Project Euler: Problem 5 in Ruby

I was stuck on this one for way too long. I was able to figure out a brute force approach quickly enough, but it was taking forever. Finally after hours (told you I took way too long!) of scratching around in my notebook before I had my eureka moment. I basically just determined that the least common multiple between 2 contiguous numbers must be a factor of my final result, and from there I just stepped my way up the chain. It’s running in about 24ms on my machine!

I also determined that I didn’t need to check any numbers under 1/2 of the given number 20 since they were already factors of the higher numbers, but that doesn’t actually effect the Big O and the timing difference is negligible.

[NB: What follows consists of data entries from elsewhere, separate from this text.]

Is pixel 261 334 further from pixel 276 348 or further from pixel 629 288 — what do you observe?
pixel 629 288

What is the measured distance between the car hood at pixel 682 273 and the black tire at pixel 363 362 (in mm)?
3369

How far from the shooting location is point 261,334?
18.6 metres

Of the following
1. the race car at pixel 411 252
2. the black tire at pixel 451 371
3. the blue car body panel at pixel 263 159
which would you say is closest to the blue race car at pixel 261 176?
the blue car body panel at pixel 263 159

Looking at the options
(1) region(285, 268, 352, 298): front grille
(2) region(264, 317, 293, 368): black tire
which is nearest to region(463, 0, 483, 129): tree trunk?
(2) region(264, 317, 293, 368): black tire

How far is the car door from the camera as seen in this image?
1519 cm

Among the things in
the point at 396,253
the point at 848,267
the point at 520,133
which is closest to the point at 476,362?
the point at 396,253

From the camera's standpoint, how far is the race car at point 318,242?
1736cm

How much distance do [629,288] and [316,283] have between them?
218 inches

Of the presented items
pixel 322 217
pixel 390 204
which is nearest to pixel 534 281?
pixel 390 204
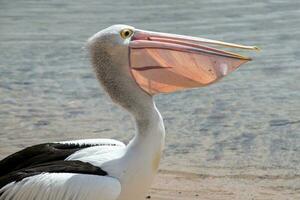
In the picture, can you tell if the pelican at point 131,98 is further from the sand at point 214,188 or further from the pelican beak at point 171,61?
the sand at point 214,188

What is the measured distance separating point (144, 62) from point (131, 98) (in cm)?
20

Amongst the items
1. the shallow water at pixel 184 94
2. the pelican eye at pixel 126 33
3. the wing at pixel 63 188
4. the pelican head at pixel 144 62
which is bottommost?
the shallow water at pixel 184 94

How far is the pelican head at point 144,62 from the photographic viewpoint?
4191mm

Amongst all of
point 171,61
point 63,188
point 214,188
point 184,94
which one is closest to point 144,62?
point 171,61

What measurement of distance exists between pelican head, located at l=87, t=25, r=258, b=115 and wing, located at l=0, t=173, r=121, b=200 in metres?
0.46

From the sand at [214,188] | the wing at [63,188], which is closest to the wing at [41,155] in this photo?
the wing at [63,188]

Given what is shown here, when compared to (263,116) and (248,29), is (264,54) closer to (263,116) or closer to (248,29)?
(248,29)

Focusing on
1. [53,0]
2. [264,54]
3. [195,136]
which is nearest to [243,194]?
[195,136]

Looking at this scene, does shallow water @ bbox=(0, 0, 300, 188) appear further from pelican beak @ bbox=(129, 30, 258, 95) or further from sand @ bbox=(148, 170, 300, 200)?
pelican beak @ bbox=(129, 30, 258, 95)

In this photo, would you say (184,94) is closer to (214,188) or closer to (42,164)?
(214,188)

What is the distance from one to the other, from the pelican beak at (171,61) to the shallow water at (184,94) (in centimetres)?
161

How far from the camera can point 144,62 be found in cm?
424

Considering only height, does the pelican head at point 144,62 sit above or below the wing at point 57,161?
above

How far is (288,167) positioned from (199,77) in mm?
1776
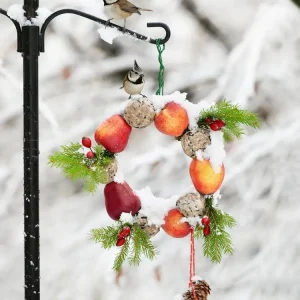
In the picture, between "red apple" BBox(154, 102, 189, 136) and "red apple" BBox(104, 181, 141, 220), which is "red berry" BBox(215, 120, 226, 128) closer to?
"red apple" BBox(154, 102, 189, 136)

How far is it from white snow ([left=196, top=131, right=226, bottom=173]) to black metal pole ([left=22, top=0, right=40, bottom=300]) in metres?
0.22

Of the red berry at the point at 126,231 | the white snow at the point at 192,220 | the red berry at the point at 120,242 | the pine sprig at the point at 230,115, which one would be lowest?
the red berry at the point at 120,242

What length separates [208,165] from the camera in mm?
705

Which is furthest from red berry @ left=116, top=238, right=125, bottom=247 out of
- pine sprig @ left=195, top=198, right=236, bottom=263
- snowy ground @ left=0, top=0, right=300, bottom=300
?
snowy ground @ left=0, top=0, right=300, bottom=300

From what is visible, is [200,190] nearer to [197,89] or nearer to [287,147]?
[197,89]

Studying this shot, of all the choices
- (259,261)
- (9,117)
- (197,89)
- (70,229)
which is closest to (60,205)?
(70,229)

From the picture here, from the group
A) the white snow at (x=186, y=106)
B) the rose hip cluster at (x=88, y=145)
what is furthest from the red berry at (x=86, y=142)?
the white snow at (x=186, y=106)

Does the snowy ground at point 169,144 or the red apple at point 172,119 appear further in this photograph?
the snowy ground at point 169,144

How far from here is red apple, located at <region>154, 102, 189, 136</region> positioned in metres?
0.70

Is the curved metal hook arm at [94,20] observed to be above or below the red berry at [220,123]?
above

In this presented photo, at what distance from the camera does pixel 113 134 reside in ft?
2.33

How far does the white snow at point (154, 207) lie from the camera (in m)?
0.74

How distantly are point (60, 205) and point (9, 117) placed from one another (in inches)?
9.0

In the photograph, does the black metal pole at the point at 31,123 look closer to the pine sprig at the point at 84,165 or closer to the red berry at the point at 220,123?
the pine sprig at the point at 84,165
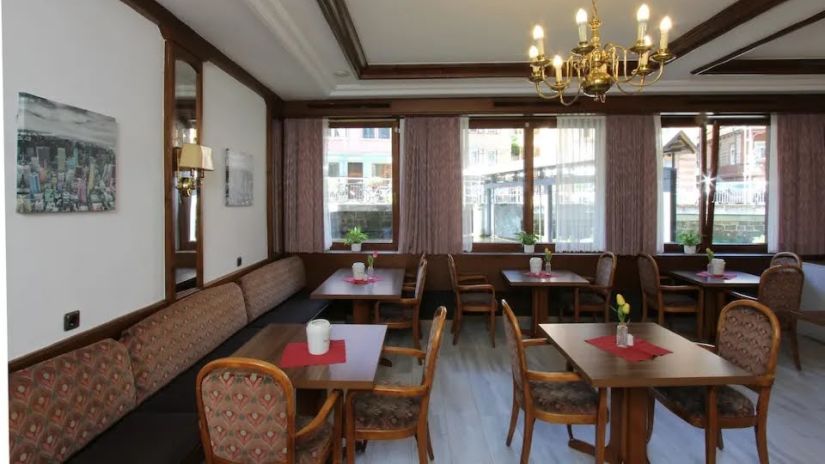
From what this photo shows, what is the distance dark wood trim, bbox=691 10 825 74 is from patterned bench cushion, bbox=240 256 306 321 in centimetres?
469

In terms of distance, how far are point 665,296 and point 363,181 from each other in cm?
359

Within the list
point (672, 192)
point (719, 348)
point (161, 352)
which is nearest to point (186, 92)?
point (161, 352)

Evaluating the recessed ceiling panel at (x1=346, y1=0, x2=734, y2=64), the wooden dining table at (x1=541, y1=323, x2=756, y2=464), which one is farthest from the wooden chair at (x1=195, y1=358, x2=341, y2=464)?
the recessed ceiling panel at (x1=346, y1=0, x2=734, y2=64)

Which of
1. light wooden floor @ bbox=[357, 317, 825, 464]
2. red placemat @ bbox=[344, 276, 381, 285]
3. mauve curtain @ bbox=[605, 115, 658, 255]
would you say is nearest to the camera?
light wooden floor @ bbox=[357, 317, 825, 464]

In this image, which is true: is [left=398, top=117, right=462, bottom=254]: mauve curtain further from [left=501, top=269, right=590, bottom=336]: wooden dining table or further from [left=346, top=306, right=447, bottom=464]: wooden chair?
[left=346, top=306, right=447, bottom=464]: wooden chair

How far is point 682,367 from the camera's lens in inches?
90.7

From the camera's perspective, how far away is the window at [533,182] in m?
5.67

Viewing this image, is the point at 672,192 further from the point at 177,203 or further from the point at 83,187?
the point at 83,187

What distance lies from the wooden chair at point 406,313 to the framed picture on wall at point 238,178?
63.1 inches

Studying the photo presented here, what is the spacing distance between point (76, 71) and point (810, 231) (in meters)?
7.04

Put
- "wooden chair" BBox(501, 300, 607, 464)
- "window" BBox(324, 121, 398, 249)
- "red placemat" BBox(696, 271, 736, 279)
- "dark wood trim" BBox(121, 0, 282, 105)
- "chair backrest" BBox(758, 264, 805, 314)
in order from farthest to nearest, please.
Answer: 1. "window" BBox(324, 121, 398, 249)
2. "red placemat" BBox(696, 271, 736, 279)
3. "chair backrest" BBox(758, 264, 805, 314)
4. "dark wood trim" BBox(121, 0, 282, 105)
5. "wooden chair" BBox(501, 300, 607, 464)

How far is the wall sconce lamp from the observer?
3150 mm

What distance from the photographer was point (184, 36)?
10.7ft

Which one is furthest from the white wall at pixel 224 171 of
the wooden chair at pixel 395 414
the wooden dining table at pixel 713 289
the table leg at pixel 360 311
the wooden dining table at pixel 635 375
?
the wooden dining table at pixel 713 289
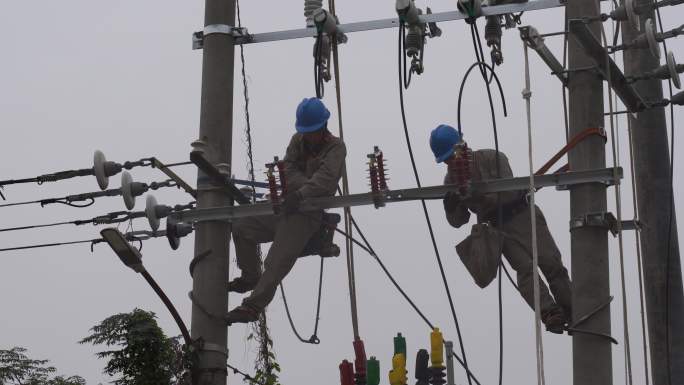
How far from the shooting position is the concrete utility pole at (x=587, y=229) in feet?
23.6

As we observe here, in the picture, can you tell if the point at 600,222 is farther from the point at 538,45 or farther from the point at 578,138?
the point at 538,45

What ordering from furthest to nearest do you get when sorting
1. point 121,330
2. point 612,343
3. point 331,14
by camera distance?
point 121,330
point 331,14
point 612,343

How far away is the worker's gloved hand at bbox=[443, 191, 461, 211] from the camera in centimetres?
789

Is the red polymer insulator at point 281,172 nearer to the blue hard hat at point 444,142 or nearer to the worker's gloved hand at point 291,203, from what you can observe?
the worker's gloved hand at point 291,203

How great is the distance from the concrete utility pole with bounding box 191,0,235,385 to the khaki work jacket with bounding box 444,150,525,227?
1.50 metres

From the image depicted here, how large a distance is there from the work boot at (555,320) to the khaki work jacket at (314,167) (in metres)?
1.65

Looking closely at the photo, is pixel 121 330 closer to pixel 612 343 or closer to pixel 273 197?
pixel 273 197

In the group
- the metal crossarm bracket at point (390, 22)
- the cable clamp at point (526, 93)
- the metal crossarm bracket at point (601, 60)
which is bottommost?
the cable clamp at point (526, 93)

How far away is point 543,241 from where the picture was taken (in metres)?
8.23

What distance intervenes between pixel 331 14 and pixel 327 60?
31 cm

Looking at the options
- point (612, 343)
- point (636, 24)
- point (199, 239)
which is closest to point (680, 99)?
point (636, 24)

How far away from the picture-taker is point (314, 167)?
8.80 meters

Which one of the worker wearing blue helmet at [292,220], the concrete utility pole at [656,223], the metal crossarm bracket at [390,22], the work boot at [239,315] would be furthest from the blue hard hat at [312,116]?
the concrete utility pole at [656,223]

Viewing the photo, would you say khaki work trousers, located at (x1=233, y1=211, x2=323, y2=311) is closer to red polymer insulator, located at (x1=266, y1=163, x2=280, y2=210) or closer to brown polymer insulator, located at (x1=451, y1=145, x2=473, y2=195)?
red polymer insulator, located at (x1=266, y1=163, x2=280, y2=210)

PS: Yes, I used the exact library that I accused Olathe and Mat of “cheating” for on Problem #4. Shush!

Problem #5

2520 is the smallest number that can be divided by each of the numbers from 1 to 10 without any remainder.

What is the smallest number that is evenly divisible by all of the numbers from 1 to 20?

 require 'mathn'

max = 20
min = (max / 2).floor + 1
n   = min

(min..max).each do |i|
  n = n.lcm i

puts n 

I was pretty proud of this solution and given all the incarnations this program’s been through I thought it came out really nice…until (you guessed it) I saw Olathes!

 require 'rational'
num = (1..20).inject(1) { |result, n| result.lcm n }
puts "Smallest evenly divisible number is #{ num }."